Earlier this week, Ted Cruz took a shot at Donald Trump for embodying “New York values.” New York is a liberal place, but it’s also a bastion of capitalism and entrepreneurship, and many conservative New Yorkers were offended. One of them was Donald Trump. When asked about this slight during the debate, Trump pounced.
Sen. Ted Cruz (R-Texas) has criticized Donald Trump in recent days by going after the place he’s from: New York City.
This week, Cruz said Trump “embodies New York values” — and he didn’t mean it in a good way.
“Not a lot of conservatives come out of Manhattan. I’m just saying,” Cruz added during Thursday night’s debate.
Trump took exception with his comments, pointing out that the late William F. Buckley, who founded the conservative National Review, came from New York City.
“That was a very insulting statement that Ted made,” Trump said. He then reminded Cruz of the “values” that New York showed after 9/11:
When the World Trade Center came down, I saw something that no place on Earth could have handled more beautifully, more humanely than New York. You had two 110-story buildings come crashing down. I saw them come down. Thousands of people killed. And the cleanup started the next day, and it was the most horrific cleanup probably in the history of doing this and in construction. I was down there. And I’d never seen anything like it.

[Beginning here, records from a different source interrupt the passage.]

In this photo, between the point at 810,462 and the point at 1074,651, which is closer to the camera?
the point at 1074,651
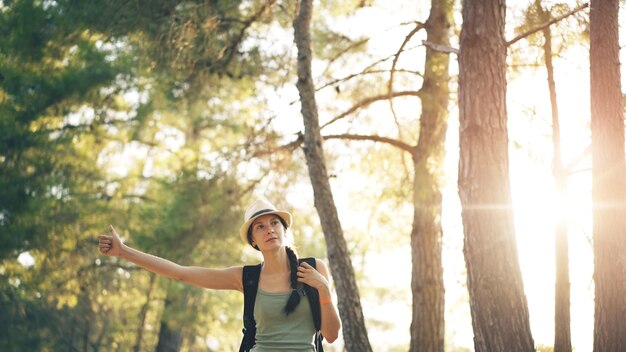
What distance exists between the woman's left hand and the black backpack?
13cm

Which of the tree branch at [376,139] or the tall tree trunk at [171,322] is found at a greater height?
the tree branch at [376,139]

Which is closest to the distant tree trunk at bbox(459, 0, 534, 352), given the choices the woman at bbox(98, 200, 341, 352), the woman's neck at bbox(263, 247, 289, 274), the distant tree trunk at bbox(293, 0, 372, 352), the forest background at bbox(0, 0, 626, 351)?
the forest background at bbox(0, 0, 626, 351)

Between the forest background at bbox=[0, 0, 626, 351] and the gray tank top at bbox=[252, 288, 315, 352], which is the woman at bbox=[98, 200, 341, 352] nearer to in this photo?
the gray tank top at bbox=[252, 288, 315, 352]

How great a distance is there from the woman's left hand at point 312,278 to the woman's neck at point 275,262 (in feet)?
1.10

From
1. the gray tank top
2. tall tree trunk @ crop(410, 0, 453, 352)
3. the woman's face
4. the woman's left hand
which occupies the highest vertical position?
tall tree trunk @ crop(410, 0, 453, 352)

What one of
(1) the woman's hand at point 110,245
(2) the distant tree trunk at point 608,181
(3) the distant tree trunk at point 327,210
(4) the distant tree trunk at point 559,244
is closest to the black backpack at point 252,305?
(1) the woman's hand at point 110,245

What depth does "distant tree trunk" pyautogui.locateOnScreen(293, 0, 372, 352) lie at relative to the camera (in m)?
8.28

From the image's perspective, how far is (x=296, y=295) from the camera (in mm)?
4109

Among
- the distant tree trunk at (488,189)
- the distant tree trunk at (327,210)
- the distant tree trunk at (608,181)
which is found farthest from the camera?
the distant tree trunk at (327,210)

The people in New York fought and fought and fought. We saw more death — and even the smell of death — nobody understood it. It was with us for months. The smell, the air. And we rebuilt downtown Manhattan, and everybody in the world watched. And everybody in the world loved New York and loved New Yorkers.
Cruz’s statement may have appealed to Iowa voters, but to win the presidency, and even the primaries, he’s going to have to navigate a bunch of states full of displaced New Yorkers- North Carolina, South Carolina, and most importantly- Florida. If it comes down to Trump and Cruz, those voters won’t forget.